Automated governance is an important topic that we discuss as part of software delivery. And for many organizations, it can be the driving factor for investing in CI/CD platforms. However, not every deployment has to be risky. One practice is to introduce policy as code which allows users to codify policy decisions in software. This is beneficial because policy as code decouples decision logic from business logic in services. And we can even go as far as to make policy decisions based on an application or environment’s context. This blog post will share why we care about policy as code and how it can apply to software delivery.

Why use policy as code?

Every business tests its products before releasing them to its consumers. Software services are no different, and every organization has its practices, tools, and processes that verify the health, readiness, performance, and accuracy of an application. These allow us to make guarantees to consumers and users of our product. This helps ensure that all changes are in compliance and adhere to a set of standards.

There are 2 ways to go about making a decision while testing a service. An individual or team can manually decide if a decision is correct or automate the decision-making process. One scales better than the other. Treating policy as code allows for automated decision-making, giving developers and engineers the independence to manage feature defining work without sacrificing compliance.

What is policy as Code?

Policy as code involves writing code in a high-level language to manage and automate policies. The high-level language is dependent on the policy engine, which takes a query input, some data, and policy to produce a query result. For a policy engine such as the open-source Open Policy Agent (OPA), the policies are expressed in a declarative language called Rego. Alternative policy engine solutions aside from OPA include Hashicorp’s Sentinel.

Policy Engine architecture diagram. A Policy Engine returns a response given a query, policy, and some data.
A Policy Engine returns a response given a query, policy, and some data.

Let’s describe the three inputs needed to make a decision.

  1. Policy: The policy represents the coded logic that models the decision-making process. 
  2. Data: The data is information from an application, environment, or service. This data is provided in a JSON format for OPA.
  3. Query Input: The query triggers the decision-making process based on the supplied data and policy provided uploaded to the policy engine. The policy engine service listens on a port for the JSON query made via an API call.

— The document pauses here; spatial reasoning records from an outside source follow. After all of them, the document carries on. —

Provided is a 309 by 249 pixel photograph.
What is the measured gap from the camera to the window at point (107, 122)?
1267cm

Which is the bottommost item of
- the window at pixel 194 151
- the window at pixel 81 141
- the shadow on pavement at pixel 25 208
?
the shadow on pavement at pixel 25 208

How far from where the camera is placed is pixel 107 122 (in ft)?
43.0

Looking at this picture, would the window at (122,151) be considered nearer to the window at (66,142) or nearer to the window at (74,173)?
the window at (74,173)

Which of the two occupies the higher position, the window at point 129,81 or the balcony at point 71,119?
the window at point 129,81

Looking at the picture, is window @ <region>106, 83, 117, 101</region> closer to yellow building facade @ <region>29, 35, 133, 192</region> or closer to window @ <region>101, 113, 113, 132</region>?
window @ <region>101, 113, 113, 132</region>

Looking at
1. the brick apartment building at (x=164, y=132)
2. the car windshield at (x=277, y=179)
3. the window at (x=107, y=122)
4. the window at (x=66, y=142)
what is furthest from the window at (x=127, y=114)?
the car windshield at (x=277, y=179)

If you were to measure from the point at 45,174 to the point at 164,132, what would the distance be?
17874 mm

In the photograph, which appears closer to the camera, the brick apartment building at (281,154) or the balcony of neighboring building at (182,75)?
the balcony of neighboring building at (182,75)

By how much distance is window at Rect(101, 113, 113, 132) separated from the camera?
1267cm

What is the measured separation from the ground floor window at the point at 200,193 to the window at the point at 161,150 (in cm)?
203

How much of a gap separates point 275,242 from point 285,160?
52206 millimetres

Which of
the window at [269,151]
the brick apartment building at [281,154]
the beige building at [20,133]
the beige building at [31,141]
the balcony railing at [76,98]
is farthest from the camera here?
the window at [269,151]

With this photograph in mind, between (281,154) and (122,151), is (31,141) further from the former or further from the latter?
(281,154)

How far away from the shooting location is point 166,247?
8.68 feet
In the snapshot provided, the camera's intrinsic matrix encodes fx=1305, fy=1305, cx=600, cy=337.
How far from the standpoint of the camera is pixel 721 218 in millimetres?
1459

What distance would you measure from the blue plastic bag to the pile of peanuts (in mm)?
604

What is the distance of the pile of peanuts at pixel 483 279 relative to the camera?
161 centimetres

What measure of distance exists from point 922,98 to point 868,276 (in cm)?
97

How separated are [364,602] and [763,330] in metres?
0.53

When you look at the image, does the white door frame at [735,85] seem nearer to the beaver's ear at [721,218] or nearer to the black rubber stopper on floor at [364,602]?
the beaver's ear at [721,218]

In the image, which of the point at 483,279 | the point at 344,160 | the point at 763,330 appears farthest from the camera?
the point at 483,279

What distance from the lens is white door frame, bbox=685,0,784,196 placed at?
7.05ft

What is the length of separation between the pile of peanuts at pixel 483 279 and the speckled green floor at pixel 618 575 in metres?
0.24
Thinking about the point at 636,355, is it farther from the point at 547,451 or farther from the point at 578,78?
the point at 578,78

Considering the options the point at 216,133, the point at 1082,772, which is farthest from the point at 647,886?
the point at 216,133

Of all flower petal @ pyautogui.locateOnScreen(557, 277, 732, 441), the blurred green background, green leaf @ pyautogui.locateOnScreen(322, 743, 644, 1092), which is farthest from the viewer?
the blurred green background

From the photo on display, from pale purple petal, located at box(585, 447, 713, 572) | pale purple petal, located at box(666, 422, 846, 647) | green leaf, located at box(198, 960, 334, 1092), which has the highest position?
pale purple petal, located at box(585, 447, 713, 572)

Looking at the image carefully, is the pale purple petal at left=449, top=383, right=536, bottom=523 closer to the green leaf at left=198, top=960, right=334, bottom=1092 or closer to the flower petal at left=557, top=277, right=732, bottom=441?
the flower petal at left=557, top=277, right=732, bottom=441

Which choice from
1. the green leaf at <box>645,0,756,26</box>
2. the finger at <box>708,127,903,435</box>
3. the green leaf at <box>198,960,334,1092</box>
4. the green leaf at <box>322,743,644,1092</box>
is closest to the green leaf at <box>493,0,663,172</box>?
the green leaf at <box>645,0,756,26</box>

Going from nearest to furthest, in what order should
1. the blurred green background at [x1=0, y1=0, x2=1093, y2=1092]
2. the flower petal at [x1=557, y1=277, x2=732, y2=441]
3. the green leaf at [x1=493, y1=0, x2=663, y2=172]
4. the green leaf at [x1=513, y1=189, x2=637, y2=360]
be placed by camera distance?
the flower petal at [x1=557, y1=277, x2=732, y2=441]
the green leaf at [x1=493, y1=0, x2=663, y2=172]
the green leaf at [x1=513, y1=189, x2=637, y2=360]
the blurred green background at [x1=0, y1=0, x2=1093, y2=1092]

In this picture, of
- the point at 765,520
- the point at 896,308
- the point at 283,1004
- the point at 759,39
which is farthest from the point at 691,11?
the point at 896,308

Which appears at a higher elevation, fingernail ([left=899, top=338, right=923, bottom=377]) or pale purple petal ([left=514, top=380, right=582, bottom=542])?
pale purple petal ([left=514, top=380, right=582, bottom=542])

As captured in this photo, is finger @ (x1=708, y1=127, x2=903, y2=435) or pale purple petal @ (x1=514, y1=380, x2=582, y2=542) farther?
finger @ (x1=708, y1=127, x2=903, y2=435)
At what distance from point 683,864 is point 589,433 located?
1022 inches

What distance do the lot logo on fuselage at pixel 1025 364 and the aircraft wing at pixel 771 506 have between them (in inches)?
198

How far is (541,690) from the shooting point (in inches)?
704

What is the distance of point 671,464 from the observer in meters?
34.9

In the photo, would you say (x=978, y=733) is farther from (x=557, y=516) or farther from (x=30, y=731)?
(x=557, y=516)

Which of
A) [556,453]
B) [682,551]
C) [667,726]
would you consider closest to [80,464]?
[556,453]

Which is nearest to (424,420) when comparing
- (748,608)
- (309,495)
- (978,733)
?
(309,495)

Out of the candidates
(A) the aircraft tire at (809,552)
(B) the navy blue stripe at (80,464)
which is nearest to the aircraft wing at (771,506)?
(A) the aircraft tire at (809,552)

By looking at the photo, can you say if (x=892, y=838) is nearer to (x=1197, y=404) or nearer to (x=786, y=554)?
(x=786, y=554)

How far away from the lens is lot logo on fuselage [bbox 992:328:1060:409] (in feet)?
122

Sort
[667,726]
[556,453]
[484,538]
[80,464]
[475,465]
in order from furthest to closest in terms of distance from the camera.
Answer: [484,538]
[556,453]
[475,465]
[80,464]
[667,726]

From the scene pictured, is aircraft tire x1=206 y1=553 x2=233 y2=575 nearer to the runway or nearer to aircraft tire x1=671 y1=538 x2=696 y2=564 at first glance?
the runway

Here are links to resources to learn more about OPA and writing policies. 

  • Open Policy Agent Introduction @ CloudNativeCon EU 2018: video, slides
  • Rego Deep Dive @ CloudNativeCon EU 2018: video, slides
  • How Netflix Is Solving Authorization Across Their Cloud @ CloudNativeCon US 2017: video, slides.

Like any other piece of code it’s important to have the right processes in place to support development. OPA has a VSCode extension to support development within an IDE, alongside with a complete testing suite which allows you to unit test your policies. 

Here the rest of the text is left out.